July 28, 2015
July 28, 2015 will mark the 100th anniversary of the first US occupation of Haiti. The occupation lasted 19 years, from 1915 to 1934. It was a turning point in the history of Haiti, a turning point that jolted the country into a steeper downfall under the boots of US imperialist domination. These days, because of this centenary, we have the opportunity to reflect more thoroughly on these events. While we are engaged in these reflections, as we are condemning all the aggressions, murders, expropriations, repression, exploitation, abuse and criminal injustice of the occupying forces, it would also be worthwhile to ponder what factors facilitated the occupation, how the degradation of the Haitian social formation opened the doors to the occupation: “even rotten teeth can chew soft food”.
On July 28, 1915, a squadron of about 400 marines (who had been aboard a US warship in the bay of Port-au-Prince, Haiti’s capital) landed in Bizoton, close to the capital, and took over the country. According to Suzy Castor’s book “The US Occupation of Haiti”, the Haitian military’s resistance was sporadic and limited to just a few places. The vast majority of Haitian forces surrendered. In all, the occupation began with a force of 2,200 marines. This force was reduced to about 1,000 soldiers for most of the occupation. It was supplemented by a local gendarmerie of about 3,000 Haitian recruits under the command of US officers. This gendarmerie was the main force responsible for the US occupation.
It was the Cacos (mostly poor peasants, poorly armed mostly with machetes) under the leadership of Charlemagne Péralte and Benoit Battraville, who waged the main resistance struggle against the occupation forces. Even though there were many other fields of resistance, particularly from workers in plantations that were set up by US agro-industrial firms (Plantation Dauphin, SHADA, HASCO…), or workers in the ports loading and unloading products, and even petty bourgeois intellectuals who stood up and denounced the occupation (mostly in the cities), it was really the poor peasants who waged the strongest resistance against the occupation.
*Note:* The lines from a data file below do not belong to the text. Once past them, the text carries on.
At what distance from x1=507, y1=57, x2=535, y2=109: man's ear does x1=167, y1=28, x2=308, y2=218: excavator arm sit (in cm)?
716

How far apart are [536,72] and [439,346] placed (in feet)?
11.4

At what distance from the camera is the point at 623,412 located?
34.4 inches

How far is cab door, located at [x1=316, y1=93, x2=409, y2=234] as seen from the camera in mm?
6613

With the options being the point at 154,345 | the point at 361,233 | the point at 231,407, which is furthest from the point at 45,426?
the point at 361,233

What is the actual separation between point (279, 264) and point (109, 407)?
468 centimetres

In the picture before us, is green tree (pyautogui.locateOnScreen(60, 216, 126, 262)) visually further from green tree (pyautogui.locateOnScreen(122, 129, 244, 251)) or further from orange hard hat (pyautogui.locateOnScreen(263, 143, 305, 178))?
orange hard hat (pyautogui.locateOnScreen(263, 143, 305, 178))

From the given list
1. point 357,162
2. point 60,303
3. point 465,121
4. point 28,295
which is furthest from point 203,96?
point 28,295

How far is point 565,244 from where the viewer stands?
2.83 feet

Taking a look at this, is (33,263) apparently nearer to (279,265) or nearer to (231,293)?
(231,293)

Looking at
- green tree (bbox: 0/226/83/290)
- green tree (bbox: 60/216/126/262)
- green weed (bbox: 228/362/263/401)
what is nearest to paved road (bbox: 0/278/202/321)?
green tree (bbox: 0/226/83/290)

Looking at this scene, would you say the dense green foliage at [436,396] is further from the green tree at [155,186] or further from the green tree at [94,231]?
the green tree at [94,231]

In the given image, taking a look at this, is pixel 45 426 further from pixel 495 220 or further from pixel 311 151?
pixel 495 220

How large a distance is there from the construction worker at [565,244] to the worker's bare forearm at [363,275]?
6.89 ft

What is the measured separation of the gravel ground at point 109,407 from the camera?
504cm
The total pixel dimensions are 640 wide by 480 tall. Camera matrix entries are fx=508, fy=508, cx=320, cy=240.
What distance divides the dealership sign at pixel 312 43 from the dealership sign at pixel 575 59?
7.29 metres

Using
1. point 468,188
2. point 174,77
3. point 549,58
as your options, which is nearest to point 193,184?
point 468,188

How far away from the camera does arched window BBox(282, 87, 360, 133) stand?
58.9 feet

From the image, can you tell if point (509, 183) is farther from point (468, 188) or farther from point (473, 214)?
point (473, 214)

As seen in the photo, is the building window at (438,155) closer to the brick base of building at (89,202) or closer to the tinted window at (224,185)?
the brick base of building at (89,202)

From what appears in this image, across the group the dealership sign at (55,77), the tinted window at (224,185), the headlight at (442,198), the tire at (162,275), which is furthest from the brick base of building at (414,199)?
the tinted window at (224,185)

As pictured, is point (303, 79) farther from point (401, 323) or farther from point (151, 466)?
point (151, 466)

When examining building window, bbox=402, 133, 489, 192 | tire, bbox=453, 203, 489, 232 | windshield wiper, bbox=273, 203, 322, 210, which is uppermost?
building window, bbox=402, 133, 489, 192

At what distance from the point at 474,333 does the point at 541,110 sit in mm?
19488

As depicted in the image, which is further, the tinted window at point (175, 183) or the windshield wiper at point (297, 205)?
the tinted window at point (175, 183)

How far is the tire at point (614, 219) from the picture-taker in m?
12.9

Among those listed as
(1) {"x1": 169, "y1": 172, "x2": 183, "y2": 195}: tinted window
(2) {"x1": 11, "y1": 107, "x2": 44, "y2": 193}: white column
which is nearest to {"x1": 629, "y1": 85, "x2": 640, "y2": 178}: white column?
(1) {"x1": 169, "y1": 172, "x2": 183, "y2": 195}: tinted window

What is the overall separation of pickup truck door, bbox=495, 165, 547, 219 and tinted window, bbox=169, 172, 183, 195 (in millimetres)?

Poor peasants were mobilized because they were expropriated from their land, and they were forced to work in slave-like conditions in chain gangs building roads for the occupying forces. In the South, there was the resistance of the Lamontagne and Marchaterre regions, but there was resistance everywhere against the exactions of the occupation forces. The North, the West and the Central Plateau were the main areas of resistance where the armed struggle of the Cacos was rooted.